There is a lot of speculation about what running back the Detroit Lions should acquire to give their depleted offensive backfield a boost.
It makes for good conversation.
The reality is, if the offensive line doesn’t do a better job run-blocking than it did Saturday in a 31-20 preseason loss at Oakland, it won’t matter who’s carrying the ball.
The Lions were a one-dimensional offense last year, when they led the NFL with 666 passing attempts while winning 10 games and making the playoffs. They passed the ball 310 times more than they ran it.
Their goal was to become more balanced this season. It seemed as if they were making progress when the Lions finished with 198 yards rushing, averaging 6 yards a carry, in their preseason opener against the Cleveland Browns.
The run game tapered off in the second game, at Baltimore, before rookie Stephfon Green broke loose for a 76-yard touchdown late in the fourth quarter.
On Saturday, the Lions’ rushing offense came to a screeching halt in the third preseason game, considered the most important of the four exhibitions because it’s treated as a dress rehearsal for the regular-season opener. The Lions ran for 65 yards on 24 attempts against the Raiders, only 2.7 yards per carry and no touchdowns on the ground.
“I think that when it’s all said and done, we have good players in the run game, we have good scheme for the run game,” coach Jim Schwartz insisted in his postgame news conference. “There have been times this year we ran the ball very well in the preseason. Today wasn’t one of them.”
What’s alarming is that running back Mikel Leshoure, back from last year’s torn Achilles’ tendon and this year’s hamstring injury, actually appeared to run quite well in his Lions debut.
Leshoure ran hard and made moves to avoid tacklers, yet he still ended up with only 1 yard on five carries because there were simply no holes.
Kevin Smith, the No. 1 running back because of the injuries to Leshoure and Jahvid Best (ongoing concussion issues), had three carries for no yards before leaving with an ankle injury.
This was all with the first-team offensive line — tackles Jeff Backus and Gosder Cherilus, guards Rob Sims and Stephen Peterman, and center Dominic Raiola — on the field.
Leading up to training camp, the Lions were optimistic about improving their run game. They mentioned how things might have been different last year if Best and Leshoure had been healthy. They seemed determined not to have to rely almost exclusively on Matthew Stafford’s right arm again.

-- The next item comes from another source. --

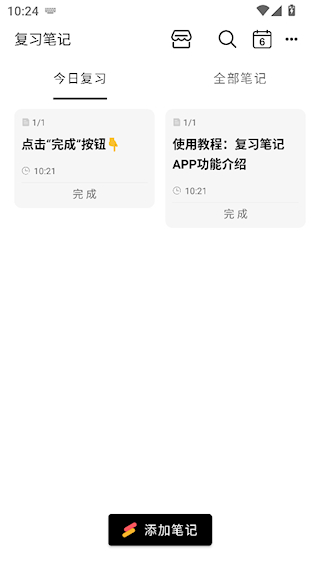 复习笔记 正版(图2)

“The big issue is running the ball,” Raiola said during the offseason. “We need to run the ball better. We know that.”
Continuity is an offensive line’s best friend. No unit in football benefits more from experience together than the O-line.
The Lions have developed that continuity. Backus, Cherilus, Peterman and Raiola have been starting in the same system for much of the past three seasons under offensive coordinator Scott Linehan and offensive-line coach George Yarno. Sims joined them in 2010.
“You look at the great lines around the league, it’s guys that have been playing next to each other for a long time, been in the same system for a long time,” Backus said. “This is really my first chance where we’ve had that continuity, of being in the same system, having the same guys on the line. It’s a huge benefit.”
This fivesome clearly continues to be much better in pass protection than as run-blockers. Although Stafford got hit in the pocket and banged up his left (non-throwing) hand Saturday, the offensive line does a decent job in giving him time to throw.
It’s a different story in the run game.
First-round draft pick Riley Reiff, currently a backup at both tackle positions, already has established himself as the team’s best run-blocker. That says a lot about him, but it says something about the five incumbents, too.
It’s only logical to wonder if the Lions might be better off with Reiff in the starting lineup to add more of that run-game element to the offense. At some point, either later this year or maybe next year, the Lions will likely make the move to Reiff.
For now, they’re going to pass the ball much more, anyway, so they’re sticking with the better pass-blockers and the continuity up front.
“Talent-wise, it’s not a question,” Sims said of Reiff’s potential to start. “There’s a reason he was picked in the first round. He definitely knows how to play the game.
“The thing about playing offensive line in the NFL, it just takes time. You’ve got to learn so much. Your technique is such a big deal. You’ve got to play the best of the best of the best week in and week out. You’ve got to learn how to manage that. He’s coming along. He’ll get it.”
Until Reiff does, or until there’s some other personnel changes up front, the Lions are probably going to remain the pass-happy team they were a year ago.
Part of the reason is Stafford. Part of it is Calvin Johnson and the other receiving threats. Part of it is the depleted backfield.